##### Supplied entries
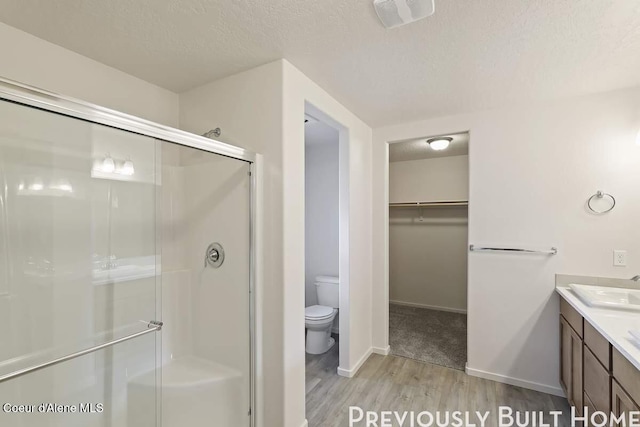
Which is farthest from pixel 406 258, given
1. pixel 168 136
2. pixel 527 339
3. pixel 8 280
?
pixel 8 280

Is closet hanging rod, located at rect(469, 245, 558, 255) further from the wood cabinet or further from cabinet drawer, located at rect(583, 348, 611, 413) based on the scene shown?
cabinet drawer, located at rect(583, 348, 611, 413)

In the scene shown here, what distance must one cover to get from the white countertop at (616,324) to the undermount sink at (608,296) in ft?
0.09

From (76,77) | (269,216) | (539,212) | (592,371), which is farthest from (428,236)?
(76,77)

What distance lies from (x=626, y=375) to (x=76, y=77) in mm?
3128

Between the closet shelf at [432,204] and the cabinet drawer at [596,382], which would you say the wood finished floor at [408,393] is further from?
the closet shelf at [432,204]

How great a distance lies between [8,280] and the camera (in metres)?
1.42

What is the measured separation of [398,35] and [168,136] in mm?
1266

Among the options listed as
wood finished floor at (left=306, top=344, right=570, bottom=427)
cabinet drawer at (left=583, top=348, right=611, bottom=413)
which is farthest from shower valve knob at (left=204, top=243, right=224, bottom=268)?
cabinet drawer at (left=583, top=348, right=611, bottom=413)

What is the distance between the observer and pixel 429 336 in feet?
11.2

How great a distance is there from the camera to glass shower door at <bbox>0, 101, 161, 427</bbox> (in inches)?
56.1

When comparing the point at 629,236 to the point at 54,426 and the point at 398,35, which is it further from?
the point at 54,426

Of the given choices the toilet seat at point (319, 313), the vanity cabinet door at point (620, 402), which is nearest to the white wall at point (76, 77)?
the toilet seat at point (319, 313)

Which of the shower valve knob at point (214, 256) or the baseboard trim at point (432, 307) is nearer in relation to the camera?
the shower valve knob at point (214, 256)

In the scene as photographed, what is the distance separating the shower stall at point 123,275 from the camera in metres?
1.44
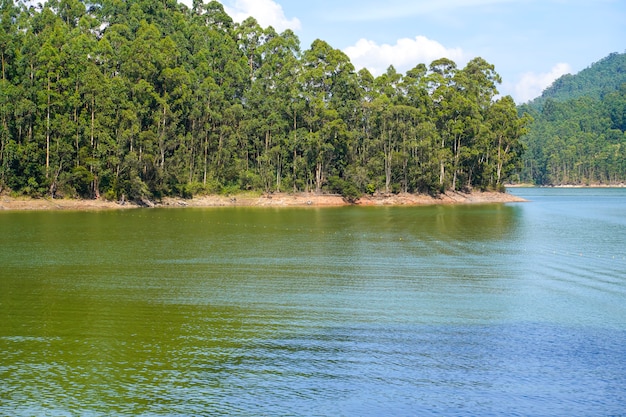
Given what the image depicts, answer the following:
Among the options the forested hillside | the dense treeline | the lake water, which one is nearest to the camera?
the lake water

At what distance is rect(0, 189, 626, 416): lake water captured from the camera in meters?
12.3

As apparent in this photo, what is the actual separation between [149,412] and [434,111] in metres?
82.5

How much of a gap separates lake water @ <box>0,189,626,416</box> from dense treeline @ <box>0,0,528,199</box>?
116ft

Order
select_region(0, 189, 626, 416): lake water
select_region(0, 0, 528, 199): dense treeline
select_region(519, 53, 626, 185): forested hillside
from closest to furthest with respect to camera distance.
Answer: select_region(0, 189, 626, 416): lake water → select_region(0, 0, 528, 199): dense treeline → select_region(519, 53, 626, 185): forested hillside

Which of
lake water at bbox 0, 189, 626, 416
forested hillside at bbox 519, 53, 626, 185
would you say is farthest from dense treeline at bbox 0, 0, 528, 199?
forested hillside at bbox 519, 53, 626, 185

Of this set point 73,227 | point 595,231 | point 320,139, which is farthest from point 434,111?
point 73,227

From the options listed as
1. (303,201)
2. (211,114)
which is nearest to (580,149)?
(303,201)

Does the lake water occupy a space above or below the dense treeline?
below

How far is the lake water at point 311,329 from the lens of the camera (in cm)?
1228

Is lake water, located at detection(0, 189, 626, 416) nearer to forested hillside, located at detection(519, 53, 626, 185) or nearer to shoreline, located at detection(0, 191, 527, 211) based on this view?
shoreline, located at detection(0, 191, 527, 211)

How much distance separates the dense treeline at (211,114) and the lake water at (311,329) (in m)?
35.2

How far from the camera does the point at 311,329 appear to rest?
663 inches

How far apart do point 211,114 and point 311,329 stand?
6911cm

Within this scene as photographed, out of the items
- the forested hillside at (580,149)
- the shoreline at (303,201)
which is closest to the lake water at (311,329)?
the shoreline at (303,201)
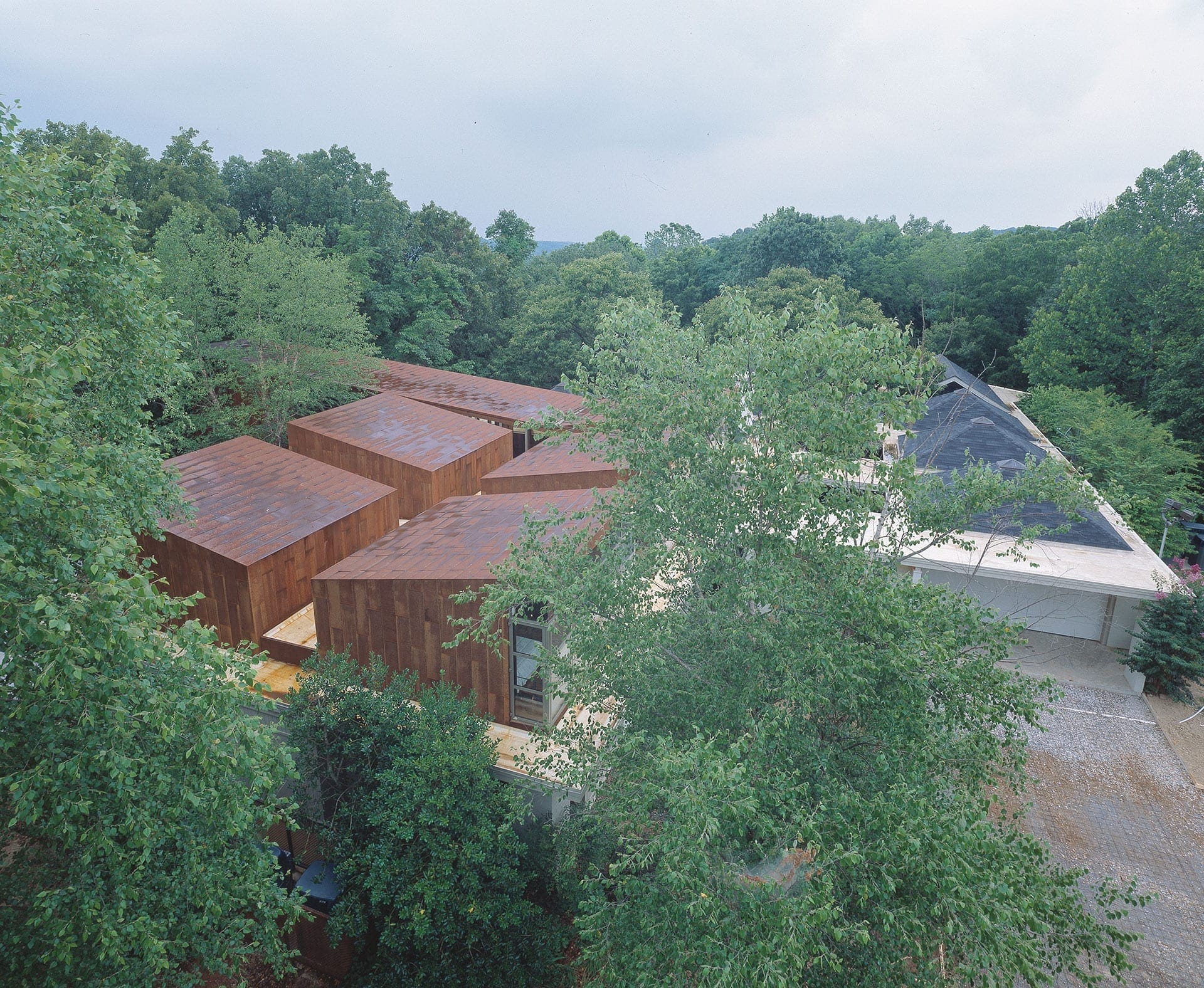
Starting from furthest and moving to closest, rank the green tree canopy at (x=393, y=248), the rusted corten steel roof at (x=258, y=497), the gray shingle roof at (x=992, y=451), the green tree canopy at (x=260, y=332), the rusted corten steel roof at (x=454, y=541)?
##########
- [What to do] Except for the pictures, reproduce every line exactly.

- [Task answer]
Which is farthest from pixel 406 258, given
1. pixel 168 136
2. pixel 527 339
3. pixel 8 280
?
pixel 8 280

Is closet hanging rod, located at rect(469, 245, 558, 255) further from the wood cabinet or further from cabinet drawer, located at rect(583, 348, 611, 413) based on the scene shown?
cabinet drawer, located at rect(583, 348, 611, 413)

In the scene shown here, what distance must one cover to get from the white countertop at (616,324) to the undermount sink at (608,296) in ft?
0.09

From (76,77) | (269,216) | (539,212) | (592,371), which is farthest from (428,236)?
(76,77)

What distance lies from (x=626, y=375) to (x=76, y=77) in mm?
3128

Between the closet shelf at [432,204] and the cabinet drawer at [596,382], which would you say the wood finished floor at [408,393] is further from?
the closet shelf at [432,204]

How great a distance lies between [8,280] and the camera (in metres)?
1.42

What is the measured separation of [398,35] and [168,136] in mm?
1266

Among the options listed as
wood finished floor at (left=306, top=344, right=570, bottom=427)
cabinet drawer at (left=583, top=348, right=611, bottom=413)
which is farthest from shower valve knob at (left=204, top=243, right=224, bottom=268)?
cabinet drawer at (left=583, top=348, right=611, bottom=413)

What is the distance between the observer and pixel 429 336 in feet?
11.2

How great a distance is there from the camera to glass shower door at <bbox>0, 101, 161, 427</bbox> (in inches)?
56.1

When comparing the point at 629,236 to the point at 54,426 and the point at 398,35, which is it further from?
the point at 54,426

Of the given choices the toilet seat at point (319, 313), the vanity cabinet door at point (620, 402), which is nearest to the white wall at point (76, 77)?
the toilet seat at point (319, 313)

Which of the shower valve knob at point (214, 256) or the baseboard trim at point (432, 307) is nearer in relation to the camera?
the shower valve knob at point (214, 256)

In the scene as photographed, what is the distance separating the shower stall at point 123,275 from the camera in metres?
1.44
Given what the image depicts, answer the following:
Among the options the forested hillside | the dense treeline | the lake water, which one is nearest to the camera?
the lake water

At what distance is rect(0, 189, 626, 416): lake water captured from the camera in meters?
12.3

As apparent in this photo, what is the actual separation between [149,412] and [434,111] in metres?
82.5

How much of a gap separates lake water @ <box>0,189,626,416</box> from dense treeline @ <box>0,0,528,199</box>?
116ft

Order
select_region(0, 189, 626, 416): lake water
select_region(0, 0, 528, 199): dense treeline
select_region(519, 53, 626, 185): forested hillside
from closest to furthest with respect to camera distance.
Answer: select_region(0, 189, 626, 416): lake water → select_region(0, 0, 528, 199): dense treeline → select_region(519, 53, 626, 185): forested hillside

Which of
lake water at bbox 0, 189, 626, 416
forested hillside at bbox 519, 53, 626, 185
would you say is farthest from dense treeline at bbox 0, 0, 528, 199?
forested hillside at bbox 519, 53, 626, 185

Of this set point 73,227 | point 595,231 | point 320,139, which is farthest from point 434,111?
point 73,227

From the options listed as
1. (303,201)
2. (211,114)
which is nearest to (580,149)?
(303,201)

Does the lake water occupy a space above or below the dense treeline?
below

How far is the lake water at point 311,329 from the lens of the camera (in cm)?
1228

Is lake water, located at detection(0, 189, 626, 416) nearer to forested hillside, located at detection(519, 53, 626, 185) or nearer to shoreline, located at detection(0, 191, 527, 211) based on this view?
shoreline, located at detection(0, 191, 527, 211)

How much distance separates the dense treeline at (211,114) and the lake water at (311,329) (in m)?
35.2

How far from the camera does the point at 311,329 appear to rest?
663 inches

How far apart do point 211,114 and point 311,329 stand?
6911cm

Within this scene as photographed, out of the items
- the forested hillside at (580,149)
- the shoreline at (303,201)
which is closest to the lake water at (311,329)?
the shoreline at (303,201)
Starting from furthest and moving to closest, rank the green tree canopy at (x=393, y=248), the rusted corten steel roof at (x=258, y=497), the gray shingle roof at (x=992, y=451), the green tree canopy at (x=260, y=332), the rusted corten steel roof at (x=454, y=541)?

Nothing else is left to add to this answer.